Why emphasize work? Research shows that employers express positive attitudes toward workers with disabilities and are willing to hire employees with extensive support needs when they receive competent services from disability employment programs (Katz & Luecking, 2009). Individuals with disabilities themselves, tell us they want to work and have made employment their priority (Alliance for Full Participation, 2009; The Riot, 2007). Furthermore, supported and customized employment strategies are effective at meeting the hiring needs of the employer and the support needs of the employee resulting in a cost-efficient alternative to sheltered work and day services (Cimera, 2008; Office of Disability Employment Policy, 2005; Wehman, Inge, Revell, & Brooke, 2007).

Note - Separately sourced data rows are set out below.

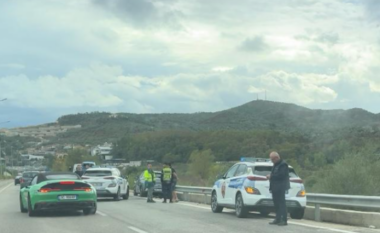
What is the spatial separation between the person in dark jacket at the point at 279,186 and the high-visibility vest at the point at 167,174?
36.2 feet

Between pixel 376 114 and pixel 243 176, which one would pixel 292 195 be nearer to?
pixel 243 176

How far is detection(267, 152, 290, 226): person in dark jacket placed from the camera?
14.6 metres

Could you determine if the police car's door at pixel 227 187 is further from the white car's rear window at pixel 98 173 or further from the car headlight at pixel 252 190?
the white car's rear window at pixel 98 173

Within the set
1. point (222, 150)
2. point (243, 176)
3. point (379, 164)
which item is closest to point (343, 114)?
point (222, 150)

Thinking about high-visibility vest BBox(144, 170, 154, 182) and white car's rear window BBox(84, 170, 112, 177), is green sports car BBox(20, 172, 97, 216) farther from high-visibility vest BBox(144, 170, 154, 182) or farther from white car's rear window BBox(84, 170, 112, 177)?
white car's rear window BBox(84, 170, 112, 177)

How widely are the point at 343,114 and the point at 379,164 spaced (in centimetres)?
4971

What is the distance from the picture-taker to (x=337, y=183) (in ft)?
83.7

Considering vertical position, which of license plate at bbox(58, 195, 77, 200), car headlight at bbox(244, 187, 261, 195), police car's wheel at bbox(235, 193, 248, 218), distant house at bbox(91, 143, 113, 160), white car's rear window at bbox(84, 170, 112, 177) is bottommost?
police car's wheel at bbox(235, 193, 248, 218)

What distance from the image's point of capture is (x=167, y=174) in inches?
1009

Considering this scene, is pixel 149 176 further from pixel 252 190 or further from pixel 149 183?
pixel 252 190

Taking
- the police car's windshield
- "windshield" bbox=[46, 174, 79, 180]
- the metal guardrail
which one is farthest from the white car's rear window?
the metal guardrail

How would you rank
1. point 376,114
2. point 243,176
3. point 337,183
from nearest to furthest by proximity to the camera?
point 243,176 → point 337,183 → point 376,114

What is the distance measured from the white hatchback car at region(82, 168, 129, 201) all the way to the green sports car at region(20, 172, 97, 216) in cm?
748

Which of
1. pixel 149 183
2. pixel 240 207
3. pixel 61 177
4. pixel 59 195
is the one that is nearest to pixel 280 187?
pixel 240 207
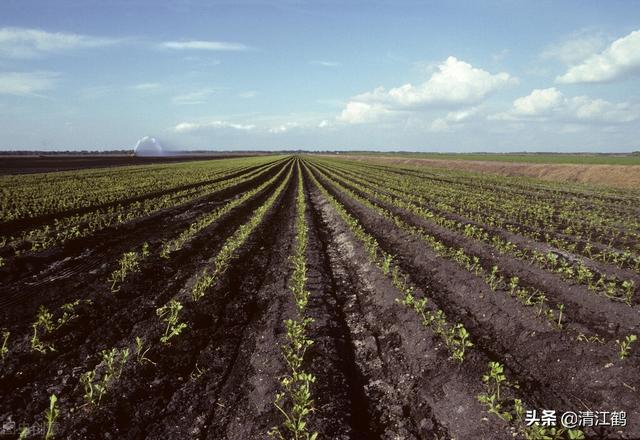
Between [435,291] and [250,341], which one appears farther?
[435,291]

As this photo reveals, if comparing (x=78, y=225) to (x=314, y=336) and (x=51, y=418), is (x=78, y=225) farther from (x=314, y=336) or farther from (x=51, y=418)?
(x=314, y=336)

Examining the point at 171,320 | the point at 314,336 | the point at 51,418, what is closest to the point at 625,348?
the point at 314,336

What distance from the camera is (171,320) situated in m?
5.88

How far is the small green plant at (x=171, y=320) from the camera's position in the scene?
5.56 meters

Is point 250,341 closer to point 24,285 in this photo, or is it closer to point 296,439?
point 296,439

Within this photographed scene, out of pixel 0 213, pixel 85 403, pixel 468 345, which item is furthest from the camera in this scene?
pixel 0 213

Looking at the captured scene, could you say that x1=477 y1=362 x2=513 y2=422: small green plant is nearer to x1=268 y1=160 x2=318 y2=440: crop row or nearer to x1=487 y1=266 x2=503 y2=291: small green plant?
x1=268 y1=160 x2=318 y2=440: crop row

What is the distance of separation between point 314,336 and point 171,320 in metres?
2.41

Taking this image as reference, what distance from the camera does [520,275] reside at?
841 centimetres

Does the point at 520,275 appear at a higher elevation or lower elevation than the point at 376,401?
higher

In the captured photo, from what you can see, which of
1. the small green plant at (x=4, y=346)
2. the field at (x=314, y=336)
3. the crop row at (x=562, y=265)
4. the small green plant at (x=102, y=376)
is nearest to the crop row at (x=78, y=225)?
the field at (x=314, y=336)

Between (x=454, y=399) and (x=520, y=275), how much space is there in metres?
5.15

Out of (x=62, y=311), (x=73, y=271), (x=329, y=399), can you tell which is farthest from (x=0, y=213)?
(x=329, y=399)

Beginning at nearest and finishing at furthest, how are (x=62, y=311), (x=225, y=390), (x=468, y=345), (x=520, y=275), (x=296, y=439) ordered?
1. (x=296, y=439)
2. (x=225, y=390)
3. (x=468, y=345)
4. (x=62, y=311)
5. (x=520, y=275)
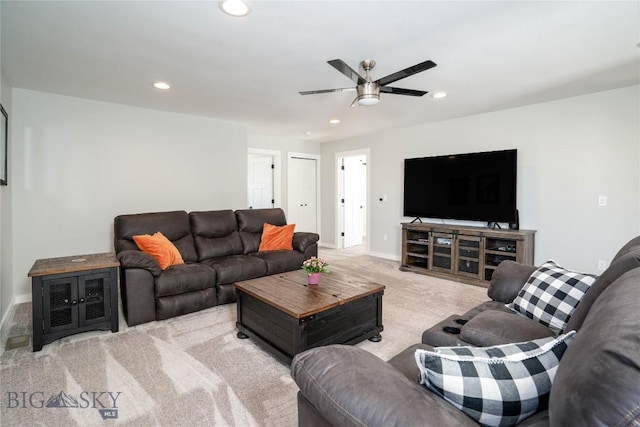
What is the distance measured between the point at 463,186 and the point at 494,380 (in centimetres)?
415

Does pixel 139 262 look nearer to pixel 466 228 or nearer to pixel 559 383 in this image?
pixel 559 383

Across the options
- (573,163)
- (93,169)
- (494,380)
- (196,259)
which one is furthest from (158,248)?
(573,163)

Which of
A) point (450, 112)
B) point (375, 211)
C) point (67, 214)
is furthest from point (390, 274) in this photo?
point (67, 214)

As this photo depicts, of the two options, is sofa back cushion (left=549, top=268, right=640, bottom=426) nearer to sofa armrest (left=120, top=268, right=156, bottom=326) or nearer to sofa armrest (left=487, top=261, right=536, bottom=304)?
sofa armrest (left=487, top=261, right=536, bottom=304)

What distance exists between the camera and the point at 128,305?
114 inches

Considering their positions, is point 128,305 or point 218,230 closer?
point 128,305

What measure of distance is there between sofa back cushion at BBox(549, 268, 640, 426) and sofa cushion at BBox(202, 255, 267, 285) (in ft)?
10.2

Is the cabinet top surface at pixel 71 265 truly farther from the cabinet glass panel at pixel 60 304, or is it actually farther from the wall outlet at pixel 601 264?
the wall outlet at pixel 601 264

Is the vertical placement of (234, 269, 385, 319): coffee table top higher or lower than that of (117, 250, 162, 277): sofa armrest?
lower

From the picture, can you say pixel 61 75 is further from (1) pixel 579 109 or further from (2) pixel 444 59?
(1) pixel 579 109

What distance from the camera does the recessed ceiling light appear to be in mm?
1879

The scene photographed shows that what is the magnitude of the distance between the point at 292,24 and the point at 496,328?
2202 millimetres

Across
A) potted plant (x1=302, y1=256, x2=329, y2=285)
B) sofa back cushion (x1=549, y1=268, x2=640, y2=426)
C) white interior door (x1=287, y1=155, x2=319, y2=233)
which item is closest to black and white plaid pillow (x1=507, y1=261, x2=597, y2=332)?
sofa back cushion (x1=549, y1=268, x2=640, y2=426)

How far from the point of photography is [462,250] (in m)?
4.39
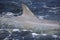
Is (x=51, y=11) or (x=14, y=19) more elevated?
(x=14, y=19)

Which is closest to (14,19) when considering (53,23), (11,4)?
(53,23)

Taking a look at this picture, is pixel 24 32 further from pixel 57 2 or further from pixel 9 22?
pixel 57 2

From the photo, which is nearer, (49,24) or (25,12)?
(49,24)

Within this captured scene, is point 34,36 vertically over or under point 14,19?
under

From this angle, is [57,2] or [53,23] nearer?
[53,23]

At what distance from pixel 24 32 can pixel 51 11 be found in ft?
9.23

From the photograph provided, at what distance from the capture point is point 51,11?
23.0 feet

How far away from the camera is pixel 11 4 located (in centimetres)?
830

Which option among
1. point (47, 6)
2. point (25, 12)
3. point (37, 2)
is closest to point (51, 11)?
point (47, 6)

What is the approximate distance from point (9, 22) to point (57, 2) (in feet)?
15.1

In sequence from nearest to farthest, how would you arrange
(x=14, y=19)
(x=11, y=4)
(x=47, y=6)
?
(x=14, y=19), (x=47, y=6), (x=11, y=4)

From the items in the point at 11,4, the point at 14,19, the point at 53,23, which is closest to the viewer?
the point at 53,23

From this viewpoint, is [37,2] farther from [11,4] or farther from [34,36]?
[34,36]

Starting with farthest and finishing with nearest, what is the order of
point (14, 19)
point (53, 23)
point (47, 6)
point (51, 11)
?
point (47, 6)
point (51, 11)
point (14, 19)
point (53, 23)
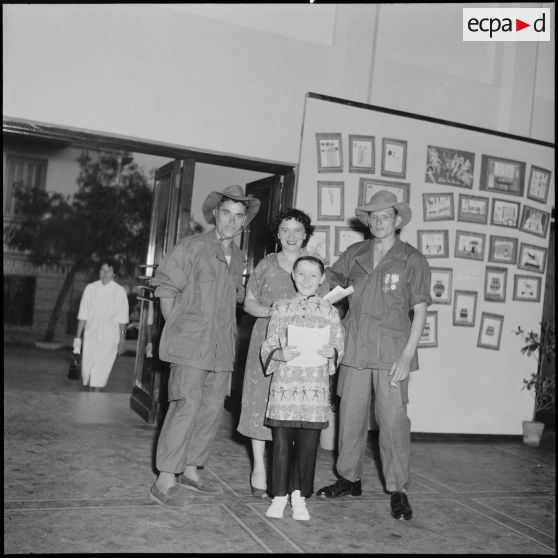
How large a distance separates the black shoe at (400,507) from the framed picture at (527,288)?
10.4 feet

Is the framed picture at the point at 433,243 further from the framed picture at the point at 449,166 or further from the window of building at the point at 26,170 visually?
the window of building at the point at 26,170

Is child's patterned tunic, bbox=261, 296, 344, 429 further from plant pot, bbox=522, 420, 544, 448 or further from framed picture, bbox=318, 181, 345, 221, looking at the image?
plant pot, bbox=522, 420, 544, 448

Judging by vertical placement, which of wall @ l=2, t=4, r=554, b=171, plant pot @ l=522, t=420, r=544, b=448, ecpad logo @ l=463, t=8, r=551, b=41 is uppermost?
ecpad logo @ l=463, t=8, r=551, b=41

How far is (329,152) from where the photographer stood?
5.20 m

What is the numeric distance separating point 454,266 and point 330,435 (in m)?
2.02

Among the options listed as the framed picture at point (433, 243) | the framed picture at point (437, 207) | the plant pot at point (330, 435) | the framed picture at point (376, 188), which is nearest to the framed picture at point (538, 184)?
the framed picture at point (437, 207)

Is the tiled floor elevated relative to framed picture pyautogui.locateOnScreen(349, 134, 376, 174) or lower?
lower

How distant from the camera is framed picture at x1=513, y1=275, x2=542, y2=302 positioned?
590 cm

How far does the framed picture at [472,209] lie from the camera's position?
5.65 meters

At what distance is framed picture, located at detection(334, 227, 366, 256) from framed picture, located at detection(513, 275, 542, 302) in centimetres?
179

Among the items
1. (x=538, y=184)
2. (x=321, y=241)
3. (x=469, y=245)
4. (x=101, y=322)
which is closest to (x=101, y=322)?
(x=101, y=322)

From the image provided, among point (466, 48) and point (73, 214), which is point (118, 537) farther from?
point (73, 214)

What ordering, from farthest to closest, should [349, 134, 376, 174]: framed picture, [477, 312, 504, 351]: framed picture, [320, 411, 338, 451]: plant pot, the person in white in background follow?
the person in white in background < [477, 312, 504, 351]: framed picture < [349, 134, 376, 174]: framed picture < [320, 411, 338, 451]: plant pot

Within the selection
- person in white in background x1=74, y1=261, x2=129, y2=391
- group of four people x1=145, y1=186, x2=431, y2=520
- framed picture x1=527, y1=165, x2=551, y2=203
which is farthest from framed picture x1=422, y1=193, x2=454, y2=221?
person in white in background x1=74, y1=261, x2=129, y2=391
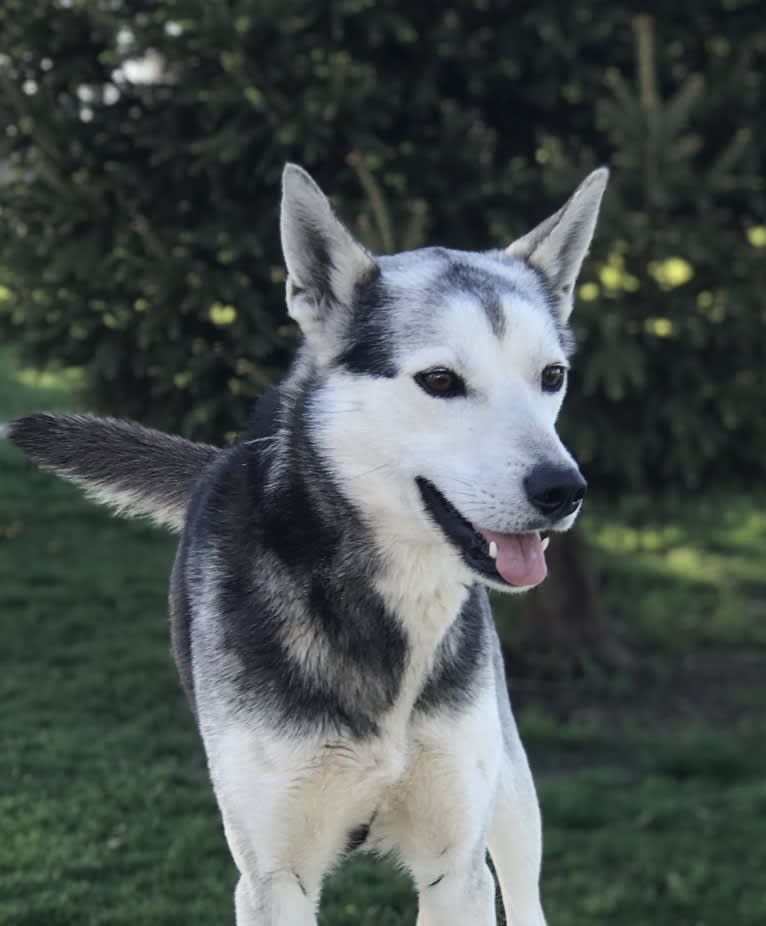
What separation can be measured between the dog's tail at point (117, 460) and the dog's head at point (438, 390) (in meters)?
0.79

Why Employment First? Nationally, the number of individuals participating in sheltered work and day services continues to rise. In Kansas and many other states, the majority of their dollars are spent on funding these segregated programs for the very population of people for whom supported and customized employment strategies were developed and have proven to be effective. Multiple systemic issues contribute to the problem. A federal and/or statewide employment first policy would begin to shift these outcomes by establishing integrated competitive employment as the first option for people with disabilities. No one agency or organization can do it alone. Employment First would put everyone on the same agenda, working towards the same goal, with integrated competitive employment as the expected outcome and the focus of limited resources. A collaborative effort will direct our attention to the challenges we must address in order to make these outcomes a reality for all citizens with disabilities. Employment First could potentially be the change we need.


Monday, March 15, 2010

Scary Realities and Practical Solutions

According to a recent report issued by the Heldrich Center for Workforce Development, the labor market, workforce and educational system are undergoing significant changes in the first decade of the 21st century. With widespread unemployment at all levels of education, longer than usual time spent now looking for a job, and declining heath care coverage, it is no surprise that the Heldrich report highlights how very dissatisfied people are with both their personal economic circumstances as well as the country’s.

At the same time, state budgets and state workforces are suffering as well -- teetering on the point of going broke or broken. To respond to taxpayers cries for less government, lower taxes and to keep states from going bankrupt, federal and state law makers are desperately looking for fresh solutions to cutting costs and getting Americans back to work. The jobs crisis and state budget crises demands immediate attention, but need solutions that are practical and evidence based, and that mutually help job seekers and employers.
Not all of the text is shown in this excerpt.